== Work instructions ==
Reproduce word for word the passage below on the plans for a new central library in Copenhagen.

== Document excerpt ==
Two decisions we do not have yet. The first is the financing, and we are talking here of around 350-400 mill DKr - the equivalent of about 50 mill Euro, for a building of 20.000 m2. And the second decision we are lacking, is the actual location. Right now we are discussing two different locations, both of them inside the frame of the inner city, with excellent public transportation nearby, and a lot of parking space around.

I prefer a location on Israels Place, right in the centre of the city’s old northern gate, which was torn down in the last century. It is a location just besides a new Metro station, down to a very popular park which is the meeting place for the gays of Copenhagen, and right beside the new food market place of the city. A brilliant place for 1.5 to 2 million visitors a year. Well, it doesn't seem to be the exact position of the local inhabitants. They have already been stirred up, and a couple of public objections have been made. Those rather few people (not more than 50) are well-educated lawyers, journalists, and a former member of parliament, and are used to put their objections in a very intelligent and hard-hitting way. We are trying to handle this. One of our main arguments in that discussion is, that a library in itself is one of the biggest open public spaces in a city. So, if you are looking upon a library as a building blocking people from open space and fresh air, it is not correct. On the contrary, a good million people will in a library find an accessible open space to gain benefit from.


In order to get a bit more substance into the ideas, the library asked the city architects to make a prospect of those two locations, to find out if there actually was enough space to build a 20.000 m2 building. And also do some initial thinking of how and when. The result was a little appetizer, which we have used frequently as documentation and as public relation for the idea of a new central library. Basically it shows that there are enough space at the two locations.

At both places it will need a very intriguing entrepreneurial work, as the one location is above a huge parking garage dug 3 floors into the ground, so that the usual solution of having magazines in the basement of the building cannot be used. We found a rather good, but not new, solution to that problem, as we do believe that collections not frequently used can be placed at one side of the building instead of under it.

== Data listing ==
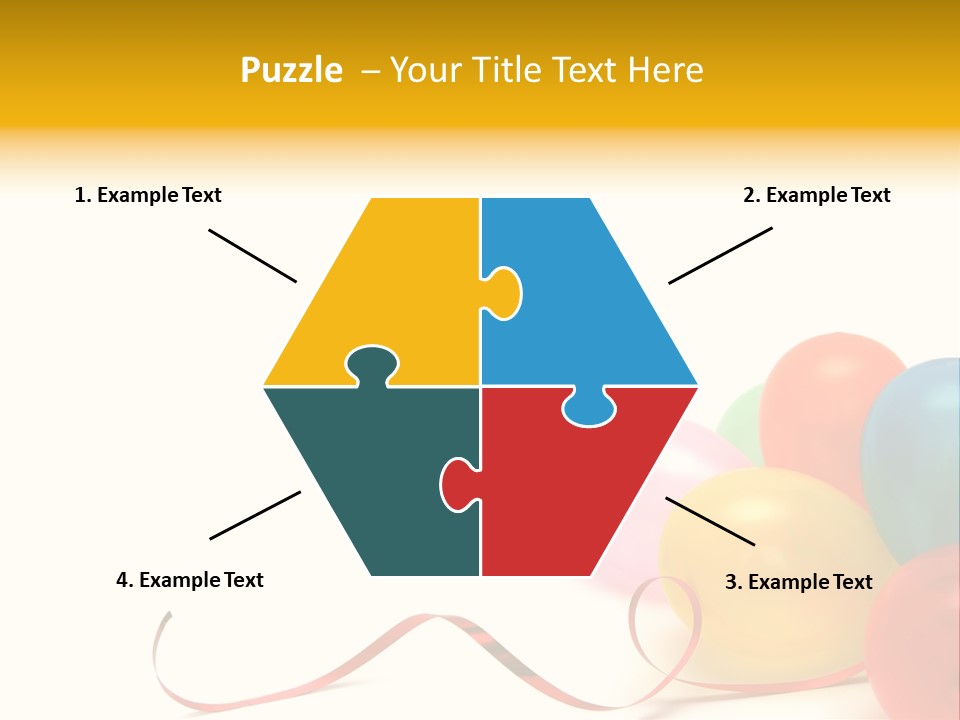 Puzzle – Your Title Text Here

1. Example Text

2. Example Text

4. Example Text

3. Example Text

== Your response ==
Two decisions we do not have yet. The first is the financing, and we are talking here of around 350-400 mill DKr - the equivalent of about 50 mill Euro, for a building of 20.000 m2. And the second decision we are lacking, is the actual location. Right now we are discussing two different locations, both of them inside the frame of the inner city, with excellent public transportation nearby, and a lot of parking space around.

I prefer a location on Israels Place, right in the centre of the city’s old northern gate, which was torn down in the last century. It is a location just besides a new Metro station, down to a very popular park which is the meeting place for the gays of Copenhagen, and right beside the new food market place of the city. A brilliant place for 1.5 to 2 million visitors a year. Well, it doesn't seem to be the exact position of the local inhabitants. They have already been stirred up, and a couple of public objections have been made. Those rather few people (not more than 50) are well-educated lawyers, journalists, and a former member of parliament, and are used to put their objections in a very intelligent and hard-hitting way. We are trying to handle this. One of our main arguments in that discussion is, that a library in itself is one of the biggest open public spaces in a city. So, if you are looking upon a library as a building blocking people from open space and fresh air, it is not correct. On the contrary, a good million people will in a library find an accessible open space to gain benefit from.


In order to get a bit more substance into the ideas, the library asked the city architects to make a prospect of those two locations, to find out if there actually was enough space to build a 20.000 m2 building. And also do some initial thinking of how and when. The result was a little appetizer, which we have used frequently as documentation and as public relation for the idea of a new central library. Basically it shows that there are enough space at the two locations.

At both places it will need a very intriguing entrepreneurial work, as the one location is above a huge parking garage dug 3 floors into the ground, so that the usual solution of having magazines in the basement of the building cannot be used. We found a rather good, but not new, solution to that problem, as we do believe that collections not frequently used can be placed at one side of the building instead of under it.